• [Selected extract]:
....
Relatedly, the theory highlights the importance of the feared self. Participants contemplated desistance not only because they disliked their present circumstances, but because they feared who they were becoming: someone dead, imprisoned, abandoned or permanently reduced to the status of “addict.” This aligns with identity-based understandings of desistance and suggests that movement toward change is catalysed when the anticipated future self becomes intolerable (Paternoster & Bushway, 2009). Yet fear alone was insufficient. The feared self had to be counterbalanced by some image of a possible or desired self.
This is where hope becomes theoretically central. One of the strongest distinctions between continued entrenchment and movement toward desistance was whether participants could imagine that change was possible. Hope emerged not simply as an internal trait, but as socially mediated. Family members, professionals, and especially peers who successfully acted as carriers of possibility. Through them, participants encountered examples of lives beyond heroin use. Hope in this sense was relational and socially produced rather than purely individual.
The concept of reckoning moments also refines dominant “rock bottom” narratives. Participants often described pivotal events, but the data do not support a simple model in which extreme suffering automatically produces desistance. Rather, reckoning moments were significant because they condensed prior losses into a moment of clarity. They made action feel urgent. Change is therefore better understood as arising from the interaction between cumulative deterioration and a subjectively powerful trigger (Monterosso & Ainslie, 2007), not from “bottoming out” alone.
....
• [Entries shown]:
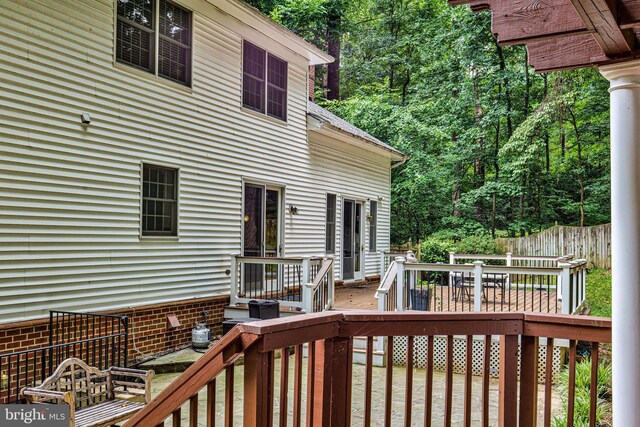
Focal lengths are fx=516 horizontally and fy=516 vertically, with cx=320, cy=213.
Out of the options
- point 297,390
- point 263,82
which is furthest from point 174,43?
point 297,390

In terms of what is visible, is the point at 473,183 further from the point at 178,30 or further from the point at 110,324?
the point at 110,324

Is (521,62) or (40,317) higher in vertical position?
(521,62)

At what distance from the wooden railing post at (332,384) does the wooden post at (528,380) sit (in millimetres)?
831

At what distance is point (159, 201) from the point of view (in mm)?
8523

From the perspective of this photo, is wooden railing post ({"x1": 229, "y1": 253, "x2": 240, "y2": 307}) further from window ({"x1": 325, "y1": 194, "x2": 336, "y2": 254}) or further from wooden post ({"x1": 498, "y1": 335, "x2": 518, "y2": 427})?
wooden post ({"x1": 498, "y1": 335, "x2": 518, "y2": 427})

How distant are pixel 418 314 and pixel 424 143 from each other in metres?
20.6

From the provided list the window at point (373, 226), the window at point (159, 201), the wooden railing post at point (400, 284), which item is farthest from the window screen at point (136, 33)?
the window at point (373, 226)

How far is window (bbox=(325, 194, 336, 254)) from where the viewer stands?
13.7m

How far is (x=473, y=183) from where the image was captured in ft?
78.8

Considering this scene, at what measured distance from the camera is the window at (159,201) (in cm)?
829

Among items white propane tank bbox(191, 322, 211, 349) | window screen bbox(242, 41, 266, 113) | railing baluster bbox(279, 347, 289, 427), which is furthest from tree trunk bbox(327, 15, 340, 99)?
railing baluster bbox(279, 347, 289, 427)

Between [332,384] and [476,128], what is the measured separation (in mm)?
19559

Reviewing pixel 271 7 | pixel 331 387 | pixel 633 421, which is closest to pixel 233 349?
pixel 331 387

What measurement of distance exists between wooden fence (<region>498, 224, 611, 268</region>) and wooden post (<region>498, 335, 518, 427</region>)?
1575 centimetres
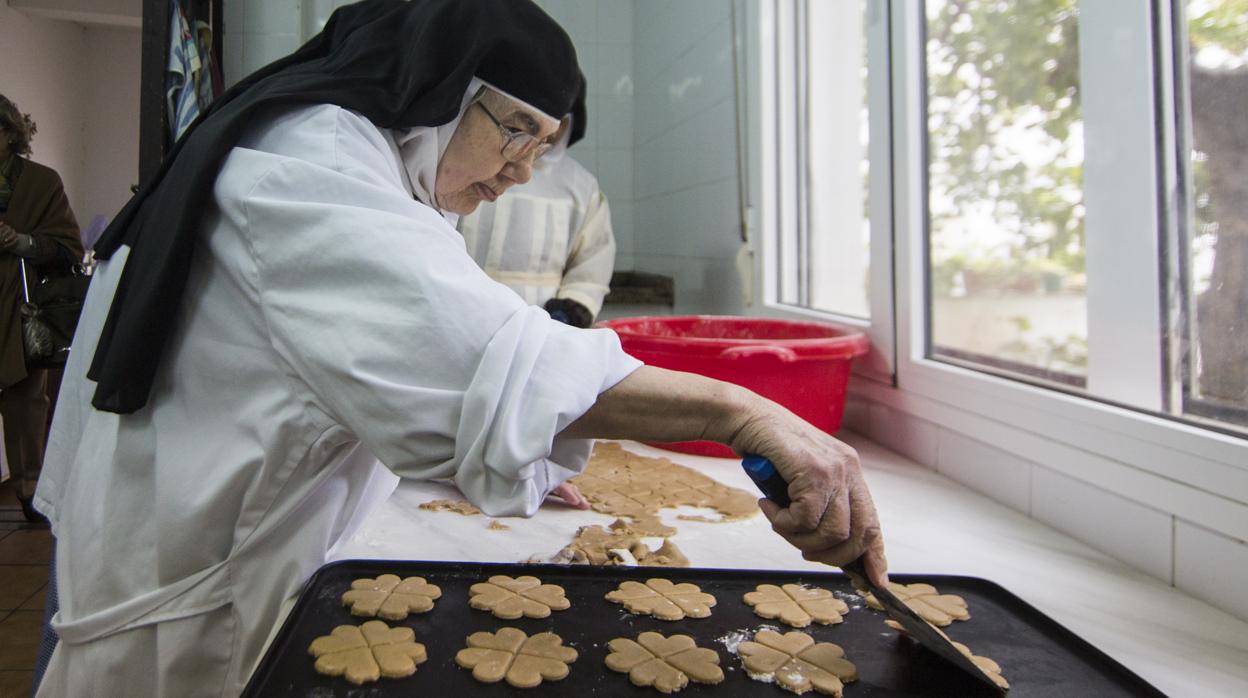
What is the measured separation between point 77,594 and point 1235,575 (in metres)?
1.30

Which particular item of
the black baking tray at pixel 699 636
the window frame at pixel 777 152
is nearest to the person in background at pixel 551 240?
the window frame at pixel 777 152

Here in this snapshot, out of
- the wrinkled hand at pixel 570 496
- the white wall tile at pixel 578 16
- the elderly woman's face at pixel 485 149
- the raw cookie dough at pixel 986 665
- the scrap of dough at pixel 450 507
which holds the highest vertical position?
the white wall tile at pixel 578 16

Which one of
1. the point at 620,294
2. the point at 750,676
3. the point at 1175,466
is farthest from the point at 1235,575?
the point at 620,294

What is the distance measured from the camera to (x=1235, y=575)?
903 millimetres

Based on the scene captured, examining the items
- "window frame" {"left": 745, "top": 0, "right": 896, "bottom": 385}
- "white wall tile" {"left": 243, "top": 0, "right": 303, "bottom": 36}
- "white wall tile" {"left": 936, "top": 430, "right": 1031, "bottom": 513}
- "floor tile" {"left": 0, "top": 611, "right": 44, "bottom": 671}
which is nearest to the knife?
"white wall tile" {"left": 936, "top": 430, "right": 1031, "bottom": 513}

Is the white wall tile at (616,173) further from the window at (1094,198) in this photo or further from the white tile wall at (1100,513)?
the white tile wall at (1100,513)

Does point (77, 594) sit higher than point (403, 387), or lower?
lower

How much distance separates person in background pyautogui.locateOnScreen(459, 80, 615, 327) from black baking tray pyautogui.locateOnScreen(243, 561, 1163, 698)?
5.69 feet

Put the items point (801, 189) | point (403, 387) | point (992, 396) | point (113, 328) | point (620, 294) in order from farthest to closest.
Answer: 1. point (620, 294)
2. point (801, 189)
3. point (992, 396)
4. point (113, 328)
5. point (403, 387)

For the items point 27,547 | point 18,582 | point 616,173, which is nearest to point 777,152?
point 616,173

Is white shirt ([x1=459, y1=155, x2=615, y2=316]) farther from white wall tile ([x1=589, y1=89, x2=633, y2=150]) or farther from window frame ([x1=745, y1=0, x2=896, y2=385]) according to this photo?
white wall tile ([x1=589, y1=89, x2=633, y2=150])

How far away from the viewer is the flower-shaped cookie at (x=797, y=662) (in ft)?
2.37

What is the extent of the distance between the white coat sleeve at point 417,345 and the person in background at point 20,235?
130 inches

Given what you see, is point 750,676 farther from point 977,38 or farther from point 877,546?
point 977,38
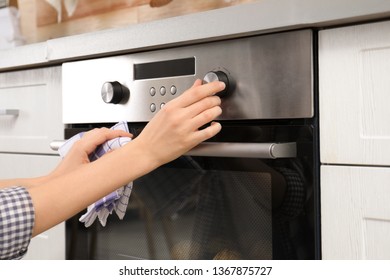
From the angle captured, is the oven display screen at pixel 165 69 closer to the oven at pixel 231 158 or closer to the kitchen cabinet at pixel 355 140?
the oven at pixel 231 158

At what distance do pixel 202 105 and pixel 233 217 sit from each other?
196 millimetres

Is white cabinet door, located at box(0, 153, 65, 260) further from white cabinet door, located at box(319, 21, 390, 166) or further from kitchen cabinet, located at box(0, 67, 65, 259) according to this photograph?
white cabinet door, located at box(319, 21, 390, 166)

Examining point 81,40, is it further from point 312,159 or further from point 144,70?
point 312,159

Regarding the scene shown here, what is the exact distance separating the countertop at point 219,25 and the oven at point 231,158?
24 millimetres

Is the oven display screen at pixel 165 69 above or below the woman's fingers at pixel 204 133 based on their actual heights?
above

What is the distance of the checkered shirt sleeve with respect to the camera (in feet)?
2.29

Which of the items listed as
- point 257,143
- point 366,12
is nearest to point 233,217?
point 257,143

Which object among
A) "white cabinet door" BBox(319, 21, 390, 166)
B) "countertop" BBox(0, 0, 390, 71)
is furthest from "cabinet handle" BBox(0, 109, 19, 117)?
"white cabinet door" BBox(319, 21, 390, 166)

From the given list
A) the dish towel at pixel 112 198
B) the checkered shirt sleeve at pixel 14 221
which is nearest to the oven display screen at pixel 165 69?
the dish towel at pixel 112 198

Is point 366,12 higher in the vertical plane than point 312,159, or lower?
higher

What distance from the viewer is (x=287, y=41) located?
0.80m

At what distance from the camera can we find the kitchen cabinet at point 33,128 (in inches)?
47.3

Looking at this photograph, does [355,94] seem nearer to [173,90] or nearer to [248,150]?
[248,150]

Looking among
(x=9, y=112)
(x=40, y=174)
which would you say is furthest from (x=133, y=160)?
(x=9, y=112)
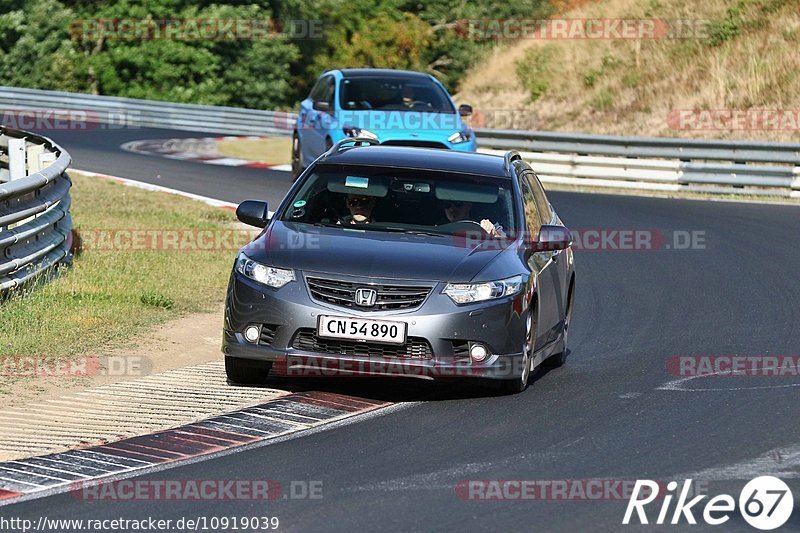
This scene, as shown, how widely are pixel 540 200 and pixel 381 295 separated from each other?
280 centimetres

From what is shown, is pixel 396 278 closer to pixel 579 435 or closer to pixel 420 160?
pixel 579 435

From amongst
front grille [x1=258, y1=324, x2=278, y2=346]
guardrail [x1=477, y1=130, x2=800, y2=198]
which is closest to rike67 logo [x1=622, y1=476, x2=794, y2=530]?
front grille [x1=258, y1=324, x2=278, y2=346]

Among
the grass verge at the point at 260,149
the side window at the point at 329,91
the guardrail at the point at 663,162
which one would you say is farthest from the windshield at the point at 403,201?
the grass verge at the point at 260,149

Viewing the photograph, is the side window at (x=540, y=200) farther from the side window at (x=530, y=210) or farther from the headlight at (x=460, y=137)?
the headlight at (x=460, y=137)

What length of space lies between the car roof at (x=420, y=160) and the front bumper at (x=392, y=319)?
1.57 m

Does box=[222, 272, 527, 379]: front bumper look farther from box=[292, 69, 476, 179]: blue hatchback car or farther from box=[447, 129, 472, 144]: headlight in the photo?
box=[447, 129, 472, 144]: headlight

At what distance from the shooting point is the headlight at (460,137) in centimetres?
2133

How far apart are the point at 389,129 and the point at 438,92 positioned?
1714mm

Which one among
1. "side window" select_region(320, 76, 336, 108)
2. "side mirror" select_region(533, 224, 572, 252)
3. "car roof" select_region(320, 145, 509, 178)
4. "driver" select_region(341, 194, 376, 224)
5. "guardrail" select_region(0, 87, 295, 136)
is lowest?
"guardrail" select_region(0, 87, 295, 136)

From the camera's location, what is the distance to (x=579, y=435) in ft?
27.6

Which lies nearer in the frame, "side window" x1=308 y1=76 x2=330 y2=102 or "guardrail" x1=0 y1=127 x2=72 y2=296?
"guardrail" x1=0 y1=127 x2=72 y2=296

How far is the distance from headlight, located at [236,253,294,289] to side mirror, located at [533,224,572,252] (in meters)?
1.91

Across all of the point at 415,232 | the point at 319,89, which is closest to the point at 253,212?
the point at 415,232

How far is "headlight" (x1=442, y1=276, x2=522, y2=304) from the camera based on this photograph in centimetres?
917
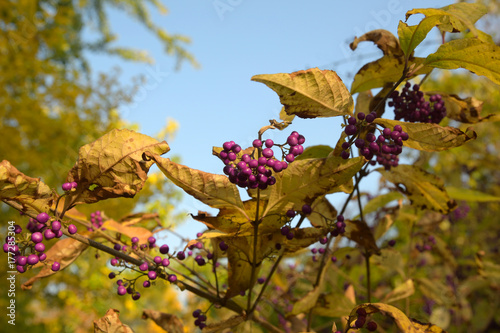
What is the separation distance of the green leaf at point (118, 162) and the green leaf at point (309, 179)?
247mm

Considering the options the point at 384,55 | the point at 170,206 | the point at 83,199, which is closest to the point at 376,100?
the point at 384,55

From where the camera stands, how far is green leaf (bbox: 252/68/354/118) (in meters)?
0.81

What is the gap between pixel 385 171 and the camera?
1.21 metres

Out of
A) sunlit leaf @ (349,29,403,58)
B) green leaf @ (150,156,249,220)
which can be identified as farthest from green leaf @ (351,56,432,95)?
green leaf @ (150,156,249,220)

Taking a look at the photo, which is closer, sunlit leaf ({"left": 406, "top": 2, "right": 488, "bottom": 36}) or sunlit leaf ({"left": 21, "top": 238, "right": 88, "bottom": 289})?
sunlit leaf ({"left": 406, "top": 2, "right": 488, "bottom": 36})

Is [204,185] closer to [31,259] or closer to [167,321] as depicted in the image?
[31,259]

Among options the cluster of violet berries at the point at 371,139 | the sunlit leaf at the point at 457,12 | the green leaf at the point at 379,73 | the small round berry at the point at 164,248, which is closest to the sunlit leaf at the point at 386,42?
the green leaf at the point at 379,73

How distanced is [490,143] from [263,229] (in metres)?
5.36

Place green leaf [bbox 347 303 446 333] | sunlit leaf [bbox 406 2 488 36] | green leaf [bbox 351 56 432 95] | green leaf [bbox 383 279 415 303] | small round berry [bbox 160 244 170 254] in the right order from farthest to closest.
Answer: green leaf [bbox 383 279 415 303], small round berry [bbox 160 244 170 254], green leaf [bbox 351 56 432 95], sunlit leaf [bbox 406 2 488 36], green leaf [bbox 347 303 446 333]

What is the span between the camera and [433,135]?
2.60 feet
....
• [Check your understanding]:
(1) Answer these questions using the text on quitting heroin.
(a) What did participants fear they were becoming?
(b) What kind of thing does the text say hope was, rather than purely individual?
(c) Why were reckoning moments significant?
(2) Continue the text on quitting heroin from where it stops.
The entries are separate material and have nothing to do with the text on quitting heroin.

• [Answers]:
(1)
(a) Someone dead, imprisoned, abandoned or permanently reduced to the status of "addict."
(b) Relational and socially produced.
(c) They condensed prior losses into a moment of clarity.

(2)
Taken together, the findings support a grounded theory account in which pre-desistance is socially embedded, psychologically complex as well as temporally extended. It is socially embedded because it unfolds in relation to stigma, family ties, peer networks, and culturally specific meanings of shame and reputation. It is psychologically complex because it involves identity strain, ambivalence, fear, and hope. It is temporally extended because the decision to move toward desistance emerges gradually, even when participants later narrate it through a decisive turning point.
For the Maltese context, the findings underscore that desistance from heroin careers cannot be understood outside the social environment in which addiction is lived. In a small island society marked by high visibility and dense interpersonal networks, both stigma and support may be intensified. Desistance pathways may therefore be shaped not only by treatment access, but also by whether individuals encounter reintegrative responses that allow hope, recognition and new identities to emerge.
Final Note
Overall, the developed theory suggests that the beginnings of desistance lie in a shift from enduring heroin-related losses to reinterpreting them as intolerable, meaningful and reversible. This reinterpretation is strengthened when a reckoning moment confronts the individual with the trajectory of continued use, and when hope makes an alternative future imaginable. The pre-desistance stage is therefore best understood not as a passive background to change, but as the crucial period in which the possibility of desistance first becomes psychologically and socially real
Footnotes
Funding
The authors received no financial support for the research, authorship, and/or publication of this article.
Declaration of conflicting interests
The authors declared no potential conflicts of interest with respect to the research, authorship, and/or publication of this article.
Data Availability Statement
Data is not available due to confidentiality.